Minnesota Court of Appeals affirms suspect in Willmar cold case homicide incompetent to aid in defense
Algene Vossen, arrested after DNA evidence linked him to a 1974 killing in Willmar, has been found by a Kandiyohi County District Court judge to be incompetent to stand trial. The Minnesota Court of Appeals has affirmed that ruling.
WILLMAR — The Minnesota Court of Appeals has ruled that Algene Leeland Vossen is incompetent to stand trial on a murder charge.
Vossen, 80, is charged with second-degree murder in the death of Mabel "Mae" Agnes Boyer Herman, 73, in Willmar in January 1974. She was found deceased on Jan. 27, 1974, on the floor of the living room of her home.
Vossen was arrested in July 2020 in Sioux Falls, South Dakota, after DNA linked him to Herman’s stabbing death, which had gone unsolved for more than 40 years.
Vossen was found incompetent for trial in November 2021 by Kandiyohi County District Court Judge Stephen J. Wentzell because Vossen would not have been able to participate in his defense.
A competency exam had been ordered after defense attorney Kent Marshall of Barrett had told the court he believed Vossen had dementia and could not adequately participate in trial preparation.
Kandiyohi County Attorney Shane Baker appealed the ruling, saying that Vossen may have cognitive impairments but would still be able “to rationally consult with counsel” and face a trial.
The Court of Appeals, in an opinion filed Monday , disagreed.
Wentzell’s ruling was thorough and detailed in his examination of expert testimony about Vossen’s cognitive abilities, the appeals court said.
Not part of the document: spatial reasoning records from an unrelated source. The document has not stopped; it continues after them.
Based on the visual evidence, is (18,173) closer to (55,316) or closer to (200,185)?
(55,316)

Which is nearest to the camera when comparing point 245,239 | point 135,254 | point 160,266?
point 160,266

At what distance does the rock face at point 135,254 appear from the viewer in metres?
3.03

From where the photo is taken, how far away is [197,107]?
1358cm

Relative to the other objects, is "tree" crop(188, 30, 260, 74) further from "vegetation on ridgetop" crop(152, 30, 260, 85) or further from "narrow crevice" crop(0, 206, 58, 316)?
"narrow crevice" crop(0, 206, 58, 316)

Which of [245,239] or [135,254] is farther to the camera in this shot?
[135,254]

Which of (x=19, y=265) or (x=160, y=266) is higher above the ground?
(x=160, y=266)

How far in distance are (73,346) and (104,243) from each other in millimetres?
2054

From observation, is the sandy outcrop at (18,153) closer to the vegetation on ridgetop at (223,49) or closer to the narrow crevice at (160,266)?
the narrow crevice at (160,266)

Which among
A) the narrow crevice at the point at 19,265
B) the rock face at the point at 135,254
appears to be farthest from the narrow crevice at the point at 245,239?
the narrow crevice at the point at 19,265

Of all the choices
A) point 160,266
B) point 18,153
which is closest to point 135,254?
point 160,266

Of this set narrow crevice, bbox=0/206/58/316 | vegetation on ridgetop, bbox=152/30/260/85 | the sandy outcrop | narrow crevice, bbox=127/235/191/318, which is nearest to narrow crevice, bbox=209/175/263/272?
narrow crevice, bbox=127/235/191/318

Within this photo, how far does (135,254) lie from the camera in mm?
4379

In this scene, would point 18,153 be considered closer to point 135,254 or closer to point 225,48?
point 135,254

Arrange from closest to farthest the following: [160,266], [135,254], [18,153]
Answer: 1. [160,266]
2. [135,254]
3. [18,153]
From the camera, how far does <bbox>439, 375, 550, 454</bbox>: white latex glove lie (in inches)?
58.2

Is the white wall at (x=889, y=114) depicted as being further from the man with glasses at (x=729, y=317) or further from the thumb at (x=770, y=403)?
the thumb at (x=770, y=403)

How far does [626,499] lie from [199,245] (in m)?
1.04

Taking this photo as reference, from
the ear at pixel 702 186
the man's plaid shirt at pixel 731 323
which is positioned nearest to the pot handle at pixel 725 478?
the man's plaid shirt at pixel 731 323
Three different professionals had evaluated Vossen.
“There is sufficient record evidence from all three experts that Vossen has significant short-term memory-impairment issues barring him from rationally consulting with counsel,” according to the appeals court opinion.
A criminal case must be put on hold if a defendant is not competent, the court said.
The court listed some of the results of Vossen’s examinations. He was unable to identify the month or the day of the week, and he couldn’t say when his wife had died, according to the opinion. He was unable to say when he was charged with murder or when he moved to his most recent home.
Defense attorney Marshall said he thought the court’s ruling on Vossen’s competence was to be expected given Wentzell’s initial ruling.
Baker said in an email he intends to ask the Minnesota Supreme Court to review the decision.
He has 30 days to file the petition, and the Supreme Court can choose whether it will hear an appeal. That decision could come within about six weeks, he said.
“Meanwhile, we have an 80-year-old man who’s suffering from dementia, and we need to keep in mind he’s presumed to be innocent,” Marshall said. “We need to consider his geriatric needs.”
Two families are waiting for the results of the proceedings, he said — one wanting closure and justice, and one believing their loved one is innocent.
In June 2020, the Willmar Police Department set up a temporary cold case team that reviewed multiple unsolved crimes, including the Herman homicide.
The team looked at several suspects from that time, including Vossen. Evidence against him had been inconclusive at the time.
The team identified evidence that could be used for DNA analysis.
The Minnesota Bureau of Criminal Apprehension analyzed the evidence and found DNA of an apparent suspect. Other suspects in the case were ruled out, but Vossen’s DNA was not available for comparison.
The department learned that Vossen lived in Sioux Falls, South Dakota, and obtained a search warrant for his DNA, with assistance from South Dakota law enforcement authorities.
In July 2020, the BCA crime lab said Vossen’s DNA was a match to the evidence found at the Herman crime scene.
Less than a week later, officers from Willmar and South Dakota arrested Vossen at his home.
Vossen was extradited to Minnesota and booked into the Kandiyohi County Jail in September 2020. He was released on a medical furlough and has lived with a niece in Iowa since late 2020.